Insider actions may explain the situation more clearly. According to Motley Fool citing SEC Form 4 data, during the past two years up to April 2, insiders at Nvidia, Apple, Alphabet, Microsoft, and Amazon have net sold stocks totaling about $16.1 billion. Although most of the selling is related to tax-related compensation handling, the absence of a buying signal from insiders amid such significant net selling still leaves the market uneasy.
Debates about the AI bubble are heating up, but there are essential differences from the 2000 internet bubble
Does the return of tech stock valuations to pre-AI levels mean that the AI bubble has burst?
There are clear differences among institutions. BlackRock pointed out in its report on the technology sector that the forward price-to-earnings ratio of the S&P 500 Information Technology Index was about 30 times in October 2025. While this is at a historical high, it is far lower than the approximately 60 times level of the Nasdaq 100 at the peak of the internet bubble. BlackRock emphasized that the current valuations reflect real revenues, validated business models, and accelerating AI adoption, which is completely different from 2000.
Goldman Sachs' previous research report also pointed out that while the long-term dividend growth implied by current stock prices is unreasonably high, it is still below the extreme levels during the internet bubble and the "Nifty Fifty" period of the 1960s.
However, warning signs are also evident. According to Globe and Mail, the S&P 500, when measured by the Shiller price-to-earnings ratio, entered the second highest valuation range in 155 years at the beginning of the year. Historically, whenever the Shiller price-to-earnings ratio has exceeded 40 times (during the internet bubble and January 2022), the S&P 500 subsequently declined by 49% and 25%, respectively.
Zacks analysts are more pragmatic in their assessment: while stock prices are falling, earnings expectations are being raised, leading to a passive compression of valuation multiples. The risk-reward ratio for some individual stocks is improving. Nvidia is considered to have the highest growth-to-valuation match at the current valuation, while Microsoft is seen as having potential for a "catch-up rebound."

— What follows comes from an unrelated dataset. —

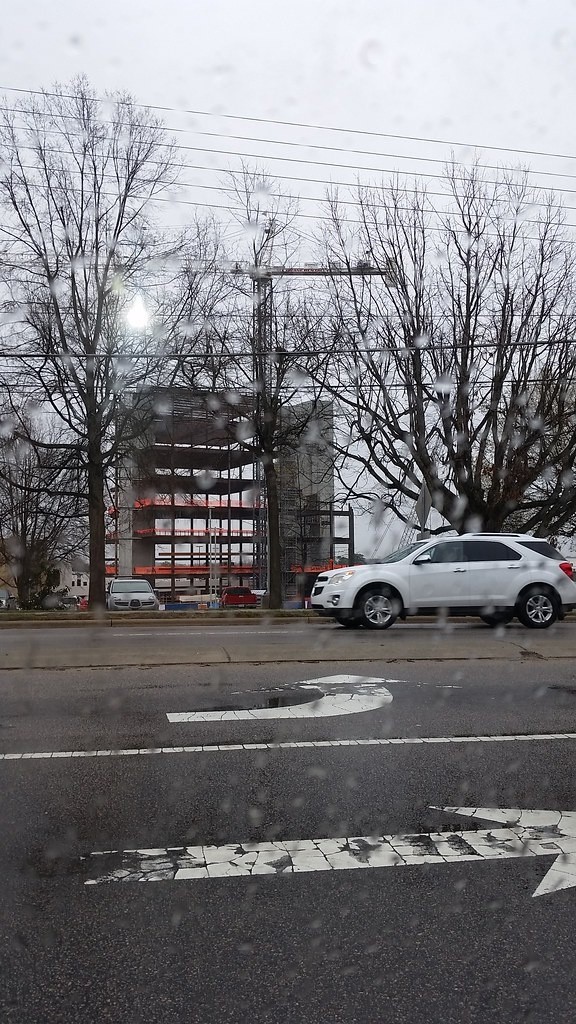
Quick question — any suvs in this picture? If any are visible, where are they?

For investors, the key question is not whether AI is valuable, but whether the massive capital expenditures can convert into profit returns that match the valuations within a reasonable time frame. If 2026 marks the cyclical peak of capital expenditures from large-scale customers, then even if the technology itself continues to evolve, the investment return cycle surrounding AI infrastructure development may far exceed the market's patience.